Towing company sues Winnipeg’s deputy mayor, rival company for alleged defamation
A defamation lawsuit against a Winnipeg city councillor accuses her of making comments that suggest a towing company bribed city officials to win a contract.
The lawsuit, filed by Tartan Towing and its owners in Manitoba Court of King’s Bench on Wednesday, names Deputy Mayor Janice Lukes and Zakria Shoaib, who owns Bison Towing, as defendants, claiming they made defamatory comments about Tartan.
Lukes, the councillor for Waverley West, told CBC News Friday she can’t speak to specifics of the lawsuit.
“What I will say is that my job here, in my role as a city councillor, is to ensure taxpayers are receiving value for their tax dollars,” she said.
The suit centres around comments made after a tender was issued in June for a contract with the Winnipeg Police Service to tow police vehicles, as well as vehicles involved in criminal investigations and impaired driving charges.
Three bids were received — one for $113,600, another for $18,480 and the third for $14.70.
The lowest bid came from Bison Towing, which said the storage fees it could charge were lucrative enough to cover the low offer, but the city awarded the contract in August to Tartan, which made the middle bid.
In interviews that month, Lukes questioned the city’s decision — not only because of the price difference but because the city was in the midst of suing Tartan for allegedly overcharging it in the past by $1.1 million for tows related to residential snow-clearing parking bans.
The city claims those tows never happened and that it found a number of invalid invoices. Tartan has since countersued.
Lukes claimed the August contract was not fair, accountable and transparent, prompting the Winnipeg police to later launch an internal review of their towing contracts.

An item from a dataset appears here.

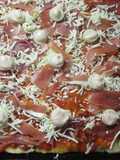 Pizza con jamón crudo, palmitos y salsa golf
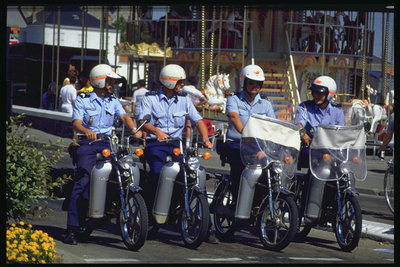 Policia en motocicleta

Although the contract is for one year, the tender gives the city the option of adding four more one-year extensions without having to go to public tender.

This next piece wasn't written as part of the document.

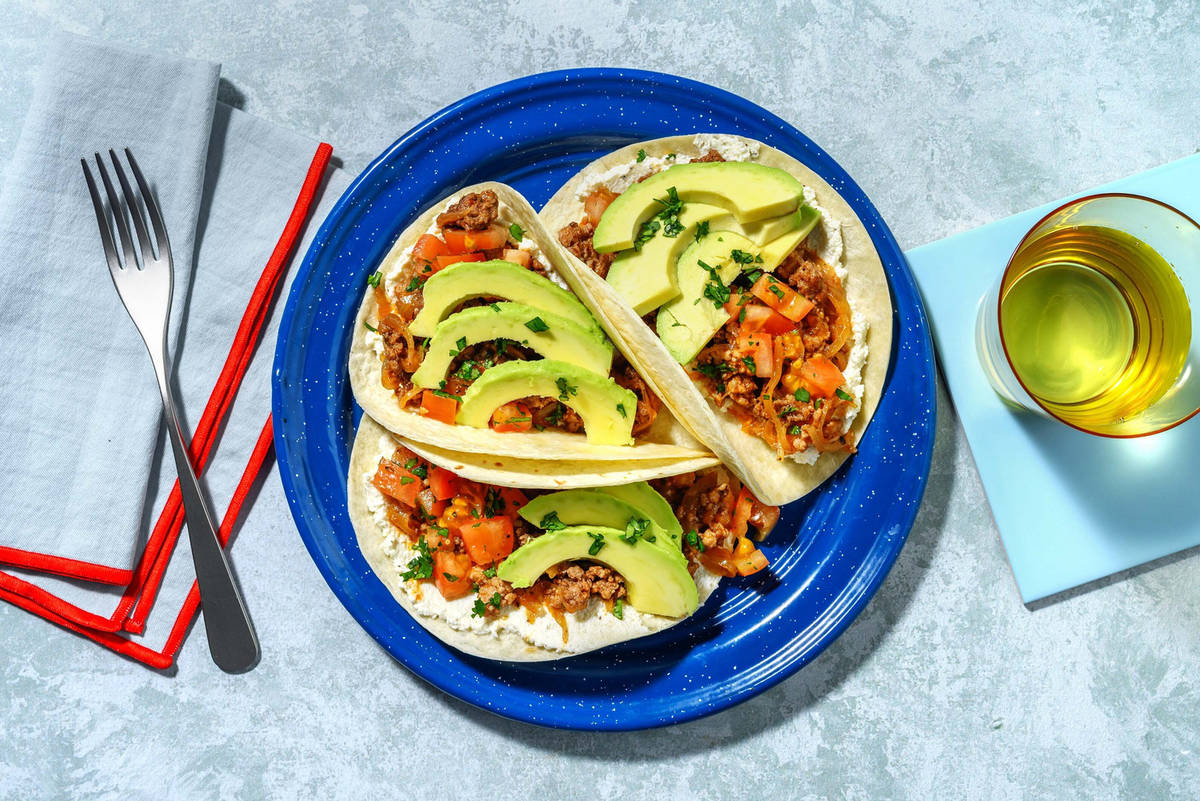 Avocado tacos alla carne speziata e ricotta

A city spokesperson said earlier this month the contract will be publicly reposted next year and open to new bids.
“I’m concerned about how the city is managing these contracts. I’m concerned about the way the contracts are written from the standpoint of transparency,” Lukes told CBC News on Friday.
“You have to be a Sherlock Holmes to figure out what’s going on in some of these contracts, and I don’t think that’s right. That brings a lot of questions to the forefront.”

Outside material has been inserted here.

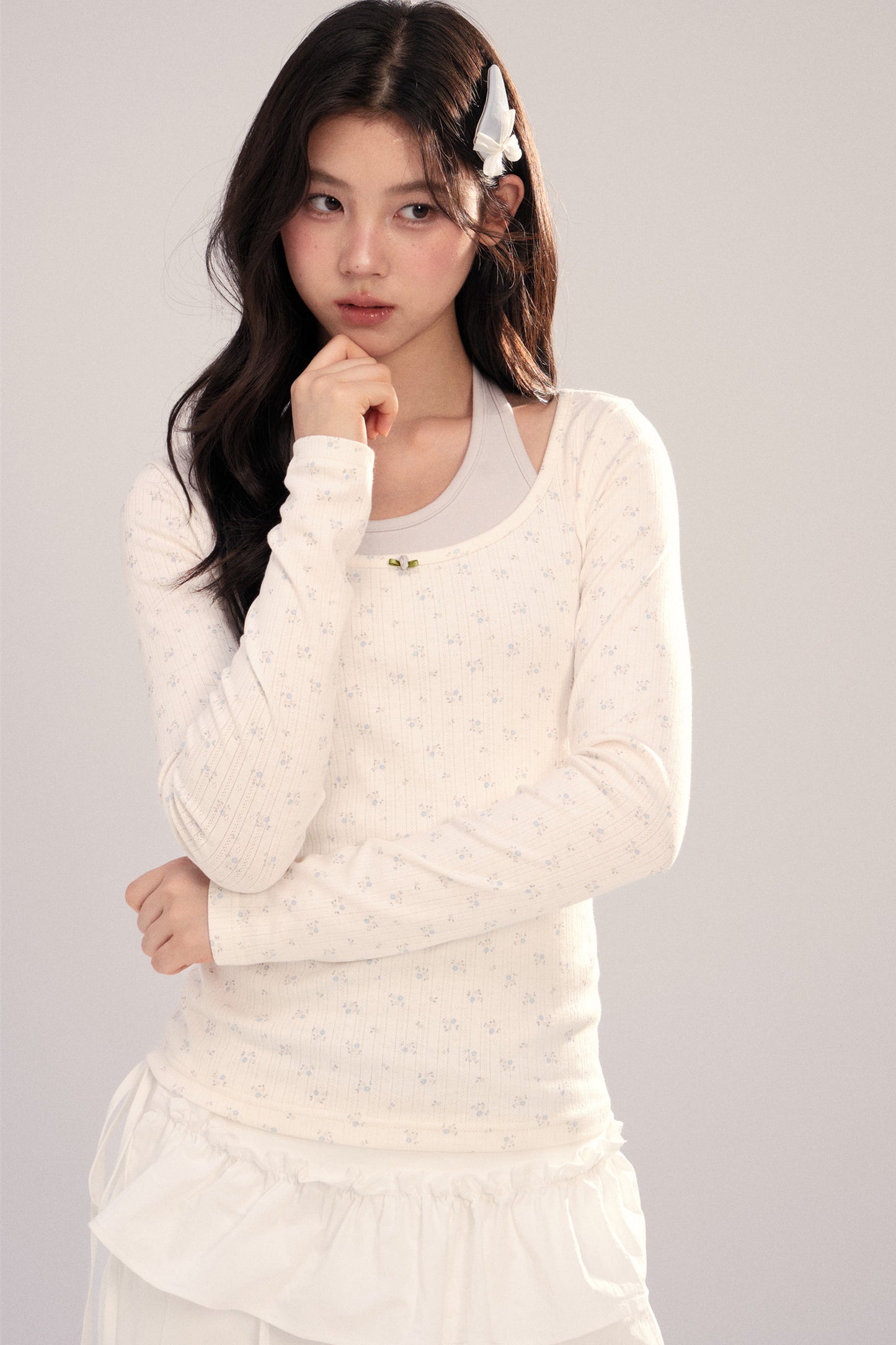 Large U-Neck Floral Long-Sleeve Base T-Shirt Set-Up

Suit alleges defamatory statements in radio interview
The lawsuit alleges comments Lukes made in a Nov. 4 interview with the Winnipeg radio station CJOB questioning the contract decision included suggestions about possible fraud.
“A lot of things are paid in cash, and that’s a lot of cash floating around. When cash floats around, there is interesting things that can happen,” the lawsuit quotes her as saying in the radio interview.
When asked by the interviewer if she was dealing with “corruption” or “incompetence,” Lukes responded, in part, “I don’t know, I am trying to get to the bottom of it.”
“I have put hundreds of hours into this researching, looking, questioning, because … [it] just seems so bizarre, and it made no sense,” the lawsuit quotes her as saying.
She also said there are “many other things that have played into this that we haven’t gotten into,” according to the statement of claim.
In a CJOB interview on the same day, Bison Towing’s Shoaib criticized the contract process as lacking accountability.
“Things are not as they seem to be,” he said in the interview, according to the lawsuit.
“Specific contract is given away just to favour some specific people in the market.”
The suit alleges that “directly and by way of innuendo,” the comments from Lukes and Shoaib can be “reasonably understood” to mean that Tartan bribed the city in order to obtain the contract, which disparaged the integrity and reputation of the company and its owners, Satnam (Sid) Brar and Rob Campbell.
They have never engaged in bribery or paid any city officials in cash or failed to complete their contractual obligations, the statement of claim says.
It also alleges Tartan and its owners suffered economic loss and damage, details of which will be provided at trial.
Brar and Campbell are suing for damages and seeking an unspecified monetary amount, leaving it to the court to determine.
No statements of defence have been filed and none of the lawsuit’s allegations have been tested in court.